Preguntas sobre la geometría de la escena →
################

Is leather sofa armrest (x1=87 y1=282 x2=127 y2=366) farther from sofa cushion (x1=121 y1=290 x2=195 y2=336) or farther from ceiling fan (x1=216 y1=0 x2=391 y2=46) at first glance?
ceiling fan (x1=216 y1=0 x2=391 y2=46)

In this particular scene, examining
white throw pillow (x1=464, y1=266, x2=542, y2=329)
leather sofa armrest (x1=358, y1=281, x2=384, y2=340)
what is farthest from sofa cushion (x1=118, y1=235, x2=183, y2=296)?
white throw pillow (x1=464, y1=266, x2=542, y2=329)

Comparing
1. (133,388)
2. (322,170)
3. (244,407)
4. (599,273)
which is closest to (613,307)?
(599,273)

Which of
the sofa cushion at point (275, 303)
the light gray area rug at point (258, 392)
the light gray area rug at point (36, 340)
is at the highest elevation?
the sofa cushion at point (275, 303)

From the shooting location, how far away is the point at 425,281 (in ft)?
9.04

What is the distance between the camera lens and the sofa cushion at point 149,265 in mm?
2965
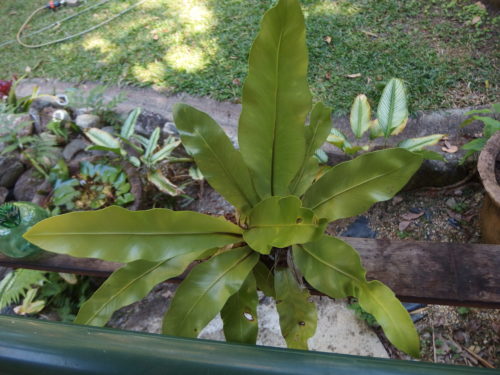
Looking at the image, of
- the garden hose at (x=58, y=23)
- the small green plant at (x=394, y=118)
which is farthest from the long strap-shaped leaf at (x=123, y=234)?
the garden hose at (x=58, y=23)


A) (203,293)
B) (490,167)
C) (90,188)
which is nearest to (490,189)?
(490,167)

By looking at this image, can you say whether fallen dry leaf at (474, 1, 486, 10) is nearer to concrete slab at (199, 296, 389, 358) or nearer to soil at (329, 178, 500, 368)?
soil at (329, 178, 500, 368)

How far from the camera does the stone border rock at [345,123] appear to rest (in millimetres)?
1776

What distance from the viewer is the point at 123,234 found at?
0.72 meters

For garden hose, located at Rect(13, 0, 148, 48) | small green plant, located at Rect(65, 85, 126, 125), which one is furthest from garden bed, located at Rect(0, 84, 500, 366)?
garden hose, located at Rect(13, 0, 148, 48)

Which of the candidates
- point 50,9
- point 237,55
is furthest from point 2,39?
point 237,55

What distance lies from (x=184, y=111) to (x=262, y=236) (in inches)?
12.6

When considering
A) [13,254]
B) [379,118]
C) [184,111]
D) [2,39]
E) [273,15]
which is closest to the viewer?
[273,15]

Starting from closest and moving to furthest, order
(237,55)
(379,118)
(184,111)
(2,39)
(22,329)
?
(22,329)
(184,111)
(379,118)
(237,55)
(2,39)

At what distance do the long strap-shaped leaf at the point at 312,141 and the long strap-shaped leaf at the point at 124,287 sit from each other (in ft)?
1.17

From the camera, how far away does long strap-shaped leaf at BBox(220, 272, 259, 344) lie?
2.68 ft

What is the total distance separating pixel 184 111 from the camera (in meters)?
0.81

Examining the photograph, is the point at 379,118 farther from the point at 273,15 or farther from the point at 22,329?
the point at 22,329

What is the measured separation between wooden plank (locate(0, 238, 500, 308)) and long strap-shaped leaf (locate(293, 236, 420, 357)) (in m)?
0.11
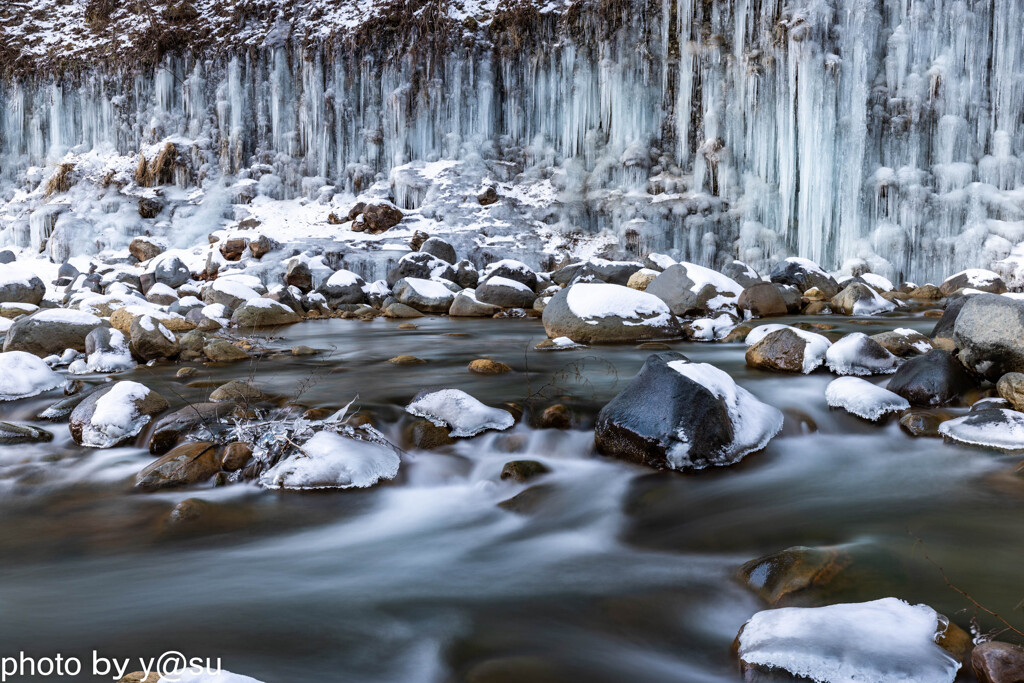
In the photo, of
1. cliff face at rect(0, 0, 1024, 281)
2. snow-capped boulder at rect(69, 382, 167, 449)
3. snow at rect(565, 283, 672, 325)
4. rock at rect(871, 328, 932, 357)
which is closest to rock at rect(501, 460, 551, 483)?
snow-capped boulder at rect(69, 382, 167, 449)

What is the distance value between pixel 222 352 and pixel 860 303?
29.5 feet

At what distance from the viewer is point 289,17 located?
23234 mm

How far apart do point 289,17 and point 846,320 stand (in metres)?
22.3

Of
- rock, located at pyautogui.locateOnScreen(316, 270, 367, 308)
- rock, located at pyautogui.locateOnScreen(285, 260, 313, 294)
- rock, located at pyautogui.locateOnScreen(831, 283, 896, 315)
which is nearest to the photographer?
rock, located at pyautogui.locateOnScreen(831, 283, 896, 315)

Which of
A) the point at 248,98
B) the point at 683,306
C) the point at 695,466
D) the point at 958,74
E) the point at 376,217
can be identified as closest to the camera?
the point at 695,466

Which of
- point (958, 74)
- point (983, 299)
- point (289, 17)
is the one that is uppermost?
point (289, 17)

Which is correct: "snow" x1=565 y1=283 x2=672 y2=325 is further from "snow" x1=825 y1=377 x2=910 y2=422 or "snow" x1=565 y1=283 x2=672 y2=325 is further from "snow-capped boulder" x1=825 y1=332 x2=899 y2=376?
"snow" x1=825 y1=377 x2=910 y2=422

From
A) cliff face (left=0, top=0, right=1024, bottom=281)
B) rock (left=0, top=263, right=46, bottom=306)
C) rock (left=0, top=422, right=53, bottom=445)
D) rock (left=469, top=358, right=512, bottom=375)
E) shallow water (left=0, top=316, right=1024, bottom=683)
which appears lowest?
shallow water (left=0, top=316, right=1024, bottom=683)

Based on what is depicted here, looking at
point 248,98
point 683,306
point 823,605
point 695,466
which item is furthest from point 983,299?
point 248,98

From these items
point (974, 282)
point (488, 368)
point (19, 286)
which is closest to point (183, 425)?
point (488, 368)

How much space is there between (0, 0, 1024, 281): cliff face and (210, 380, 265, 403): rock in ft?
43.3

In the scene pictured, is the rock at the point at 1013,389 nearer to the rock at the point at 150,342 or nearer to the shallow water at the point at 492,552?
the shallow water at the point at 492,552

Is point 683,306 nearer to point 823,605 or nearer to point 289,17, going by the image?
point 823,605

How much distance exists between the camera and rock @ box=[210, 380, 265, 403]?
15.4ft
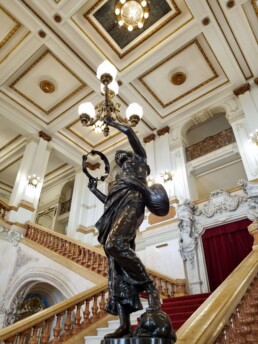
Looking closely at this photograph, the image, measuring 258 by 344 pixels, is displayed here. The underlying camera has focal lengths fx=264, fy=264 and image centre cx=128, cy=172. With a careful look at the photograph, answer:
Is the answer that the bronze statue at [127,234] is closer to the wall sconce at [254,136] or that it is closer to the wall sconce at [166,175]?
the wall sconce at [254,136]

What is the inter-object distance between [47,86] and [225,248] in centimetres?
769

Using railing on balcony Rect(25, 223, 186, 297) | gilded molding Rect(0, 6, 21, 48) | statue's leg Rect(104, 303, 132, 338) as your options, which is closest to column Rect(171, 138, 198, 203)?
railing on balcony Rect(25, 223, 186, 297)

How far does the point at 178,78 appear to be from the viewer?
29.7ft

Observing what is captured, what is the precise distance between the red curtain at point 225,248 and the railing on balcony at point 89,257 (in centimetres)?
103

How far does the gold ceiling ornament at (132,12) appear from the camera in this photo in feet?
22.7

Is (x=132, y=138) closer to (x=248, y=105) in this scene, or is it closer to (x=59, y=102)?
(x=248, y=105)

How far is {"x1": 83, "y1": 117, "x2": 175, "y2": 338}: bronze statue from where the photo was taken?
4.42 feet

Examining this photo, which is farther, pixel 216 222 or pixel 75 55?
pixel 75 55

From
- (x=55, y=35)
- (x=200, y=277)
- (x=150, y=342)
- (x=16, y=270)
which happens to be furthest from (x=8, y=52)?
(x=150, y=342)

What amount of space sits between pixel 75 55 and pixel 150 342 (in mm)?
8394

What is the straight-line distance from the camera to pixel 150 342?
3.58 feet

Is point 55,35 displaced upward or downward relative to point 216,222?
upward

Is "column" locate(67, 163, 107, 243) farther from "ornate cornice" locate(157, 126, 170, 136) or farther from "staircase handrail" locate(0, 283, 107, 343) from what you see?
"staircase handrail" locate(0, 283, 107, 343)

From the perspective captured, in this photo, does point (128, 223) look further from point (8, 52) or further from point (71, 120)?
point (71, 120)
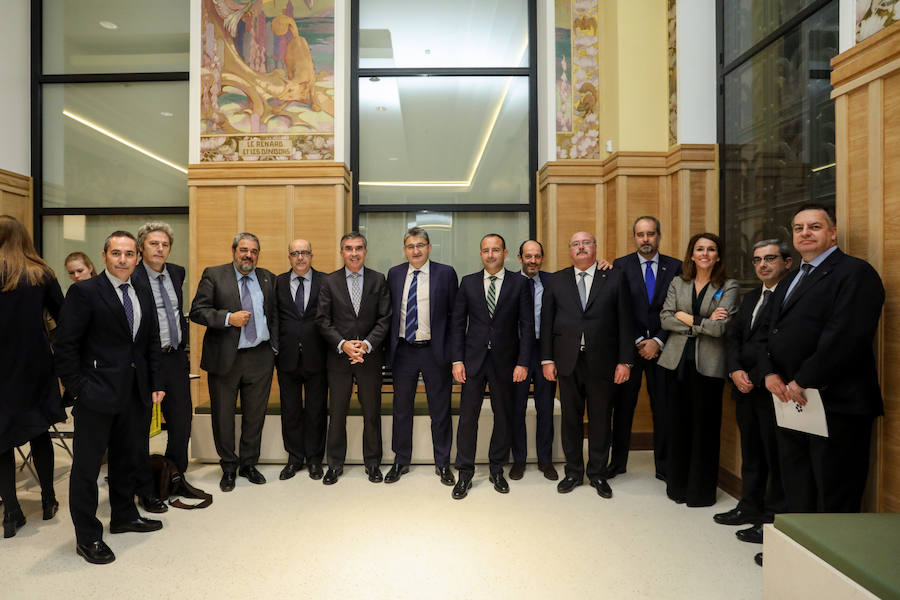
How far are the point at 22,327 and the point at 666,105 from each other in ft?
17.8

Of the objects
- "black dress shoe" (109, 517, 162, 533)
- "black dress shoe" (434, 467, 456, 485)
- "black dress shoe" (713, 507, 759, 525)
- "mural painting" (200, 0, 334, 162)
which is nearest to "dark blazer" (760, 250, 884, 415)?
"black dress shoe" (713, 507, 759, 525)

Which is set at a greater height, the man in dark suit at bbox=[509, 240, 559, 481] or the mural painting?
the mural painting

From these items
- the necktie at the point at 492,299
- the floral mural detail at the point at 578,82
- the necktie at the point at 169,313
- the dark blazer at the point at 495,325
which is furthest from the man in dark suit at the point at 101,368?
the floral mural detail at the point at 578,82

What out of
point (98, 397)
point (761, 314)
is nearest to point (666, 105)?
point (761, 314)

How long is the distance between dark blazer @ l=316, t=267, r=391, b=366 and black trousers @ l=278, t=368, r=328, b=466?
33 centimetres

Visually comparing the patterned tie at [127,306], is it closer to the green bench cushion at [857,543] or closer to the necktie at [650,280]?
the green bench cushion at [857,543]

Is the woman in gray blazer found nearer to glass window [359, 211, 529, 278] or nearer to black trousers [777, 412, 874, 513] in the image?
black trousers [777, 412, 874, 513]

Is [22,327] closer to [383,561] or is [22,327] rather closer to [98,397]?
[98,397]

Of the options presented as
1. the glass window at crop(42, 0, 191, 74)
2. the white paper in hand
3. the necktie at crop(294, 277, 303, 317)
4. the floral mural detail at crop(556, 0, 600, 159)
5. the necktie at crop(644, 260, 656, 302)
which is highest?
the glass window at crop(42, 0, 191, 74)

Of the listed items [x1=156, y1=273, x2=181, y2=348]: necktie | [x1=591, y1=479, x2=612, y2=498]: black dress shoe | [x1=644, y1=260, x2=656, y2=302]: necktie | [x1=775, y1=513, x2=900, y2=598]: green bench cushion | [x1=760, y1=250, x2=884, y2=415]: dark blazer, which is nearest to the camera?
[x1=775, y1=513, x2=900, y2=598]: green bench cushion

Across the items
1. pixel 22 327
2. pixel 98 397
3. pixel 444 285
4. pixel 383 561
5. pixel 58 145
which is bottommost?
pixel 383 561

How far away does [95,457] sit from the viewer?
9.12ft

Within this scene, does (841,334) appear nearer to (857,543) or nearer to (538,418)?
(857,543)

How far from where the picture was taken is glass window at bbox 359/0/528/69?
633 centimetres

################

DESCRIPCIÓN DE TAREA → Escribe sin ningún cambio las líneas de los ítems que van desde la que contiene "Across the items" hasta el final de los ítems, con ambos extremos incluidos.

RESPUESTA AL PROBLEMA →
Across the items
1. pixel 22 327
2. pixel 98 397
3. pixel 444 285
4. pixel 383 561
5. pixel 58 145
which is bottommost?
pixel 383 561

How far away does [95,457] sit from the viewer?
9.12ft

Within this scene, does (841,334) appear nearer to (857,543) or nearer to (538,418)?
(857,543)

How far from where the picture was taken is glass window at bbox 359/0/528/69?
633 centimetres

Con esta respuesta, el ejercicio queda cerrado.